Holiday Card 2005 by Amy Crook
I always have trouble deciding, when asked my favorite time of year. I love the growing warmth and green of spring (despite the pollen), but all the best holidays are at the end of the year when winter’s on the way.

Halloween, of course, is one of my favorites, with its emphasis on identity and mystery. And Christmas, when the whole country stops being quite so nasty and remembers that charity really is a virtue worth pursuing. Plus, I love giving presents. And getting them. I know other people have other winter holidays, but secular Christmas is pretty unavoidable in the US, both the rise in charitable donations, and the ridiculous consumerist push.

So here’s my one bit of gift-giving advice that works every time: Give the person something that, when you hand it over, you can genuinely say, “I thought of you when I saw this.”

It really is the thought that counts, too, because often in the rush to check names off of a list gifts are chosen quite thoughtlessly. Rather than finding one item that makes you think of a friend or loved one, you rush and grab and move on to the next store and the next holiday sale, because that’s what everyone else is doing.

As decluttering is on the rise, let’s try to do this for each other this gift-giving season — don’t add to someone else’s clutter. If your dad hasn’t been hinting about wanting a new electric razor, don’t give him something he won’t use because he’s always preferred blades. If your mom isn’t a perfume wearer, don’t clutter up her bathroom or dresser top with another bottle that’ll evaporate before it gets used. And for goodness sake, don’t buy those kitschy wooden apple-themed teacher gifts unless the teacher actually collects such things.

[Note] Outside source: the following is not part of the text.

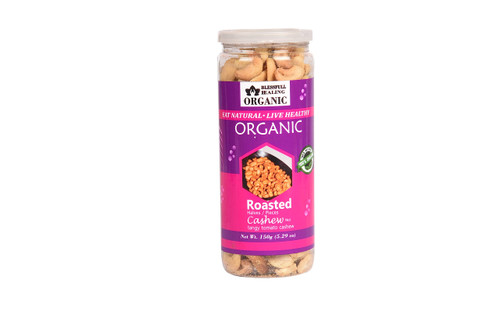 Blessfull Healing Organic Natural, Vegan Tangy Tomato Roasted Halves/Pieces Cashew Nuts Crunchy Kaju 150 Gram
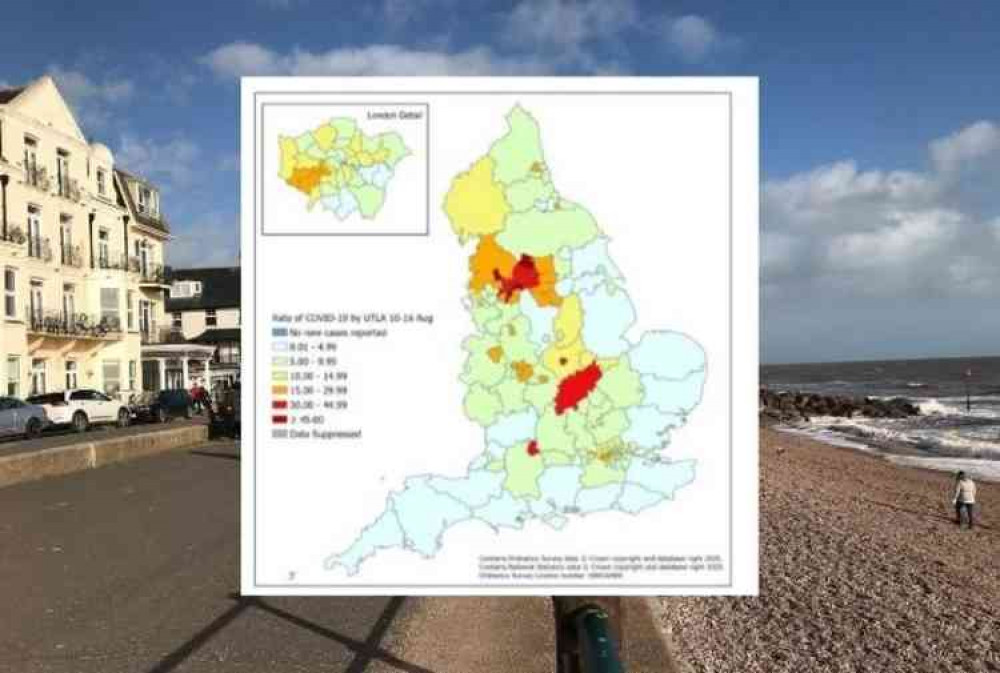 Weekly rate of COVID-19 cases per 100,000 population tested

So what do you do when nothing stands out? Try rethinking the reason why you’re struggling so hard to get them a gift in the first place. If it’s someone you wish you knew better, considering giving them the gift of a dinner out together, so next year you’ll know that they have a secret collection of undead bunny figurines or they love anything with a frog on it. If it’s your child’s teacher, consider a donation to education, a classroom fund, or a gift certificate to a favorite restaurant so they can enjoy a night away from grading and lesson plans.

It is the thought that counts — so make sure you really think this year about what would enhance the lives of your loved ones, instead of trying to fill a quota.